* Aufgabe: Nenne den Titel, unter dem Henry Montagu Doughtys Buch über seinen Törn quer durch Deutschland laut dem Text über Hausbootpioniere auf Deutsch erschienen ist.

* Lesetext:
Hausbootpioniere und Hausbootvermieter


Hausbootpioniere

Historisches Seegelboot

Der erste bekannte Hausboottourist dürfte Henry Montagu Doughty gewesen sein, der in den Jahren 1890-1891 in Mecklenburg als Tourist unterwegs war. Sein Boot die Gipsy war ein umgebauter englischer Lastsegler von 16 m Länge und über 4 m Breite. Das Boot verfügte über ein Deckshaus, das achtern recht niedrig und in Richtung Bug höher war. In der Mitte befand sich ein Salon mit großem Esstisch und seitlichen Fenstern. Im niedrigeren hinteren Teil befanden sich die Herrenkabine und eine für damalige Verhältnisse moderne Küche. Die Damenkabine im vorderen Teil umfasste vier Betten nebeneinander. Sowohl die Herren- als auch Damenkabine verfügte über ein kleines Bad. Mit dieser Ausstattung war das Boot auf seinen Fahrten ein viel bestauntes Schiff. Mit diesem Boot vom Typ »Norfolk Wherry« befuhr er die mecklenburgischen und märkischen Gewässer bis Böhmen. Zuvor hatte er die Norfolk Broads in England sowie die Niederlande bereist. Seinen zweijährigen Törn quer durch Deutschland beschrieb er ausführlich in einem Buch, dass auf deutsch unter dem Titel "Mit Butler und Bootsmann" erschienen ist. Dieses ist nicht nur spannend und interessant zu lesen, sondern vermittelt auch viele regionale und kulturgeschichtliche Informationen der damaligen Zeit. Durch die deutsche Wiedervereinigung ist ein solcher Törn auch heute wieder möglich.

* Vorliegende Daten:

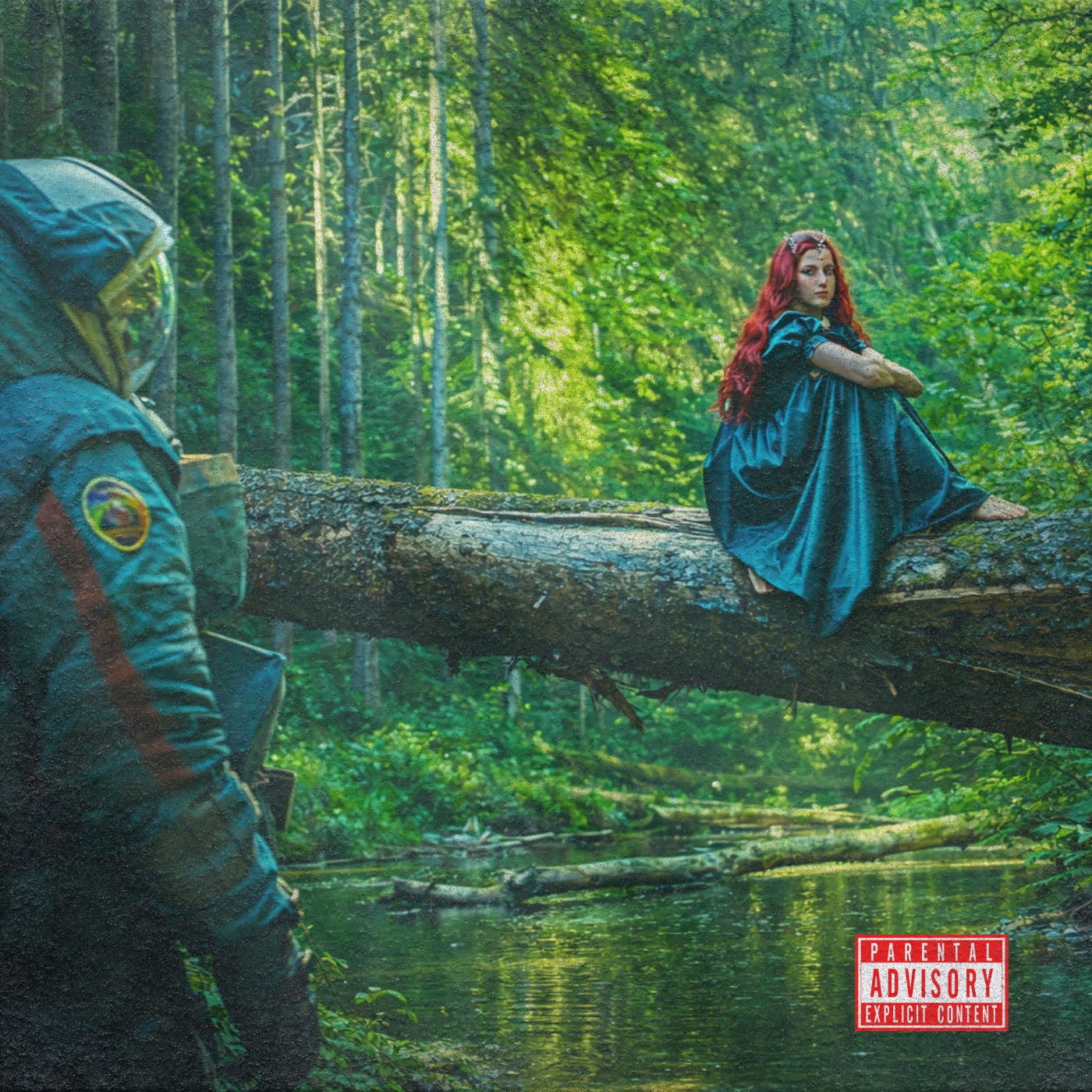 Vamanos Aqui album cover — DJ Huevo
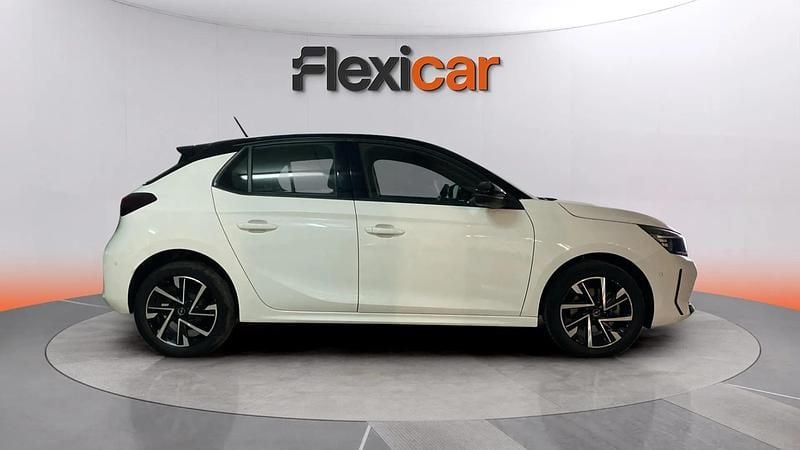 Usado Opel Corsa Edition 101 CV (74 kW) 2024 Blanco Utilitario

* Antwort: „Mit Butler und Bootsmann“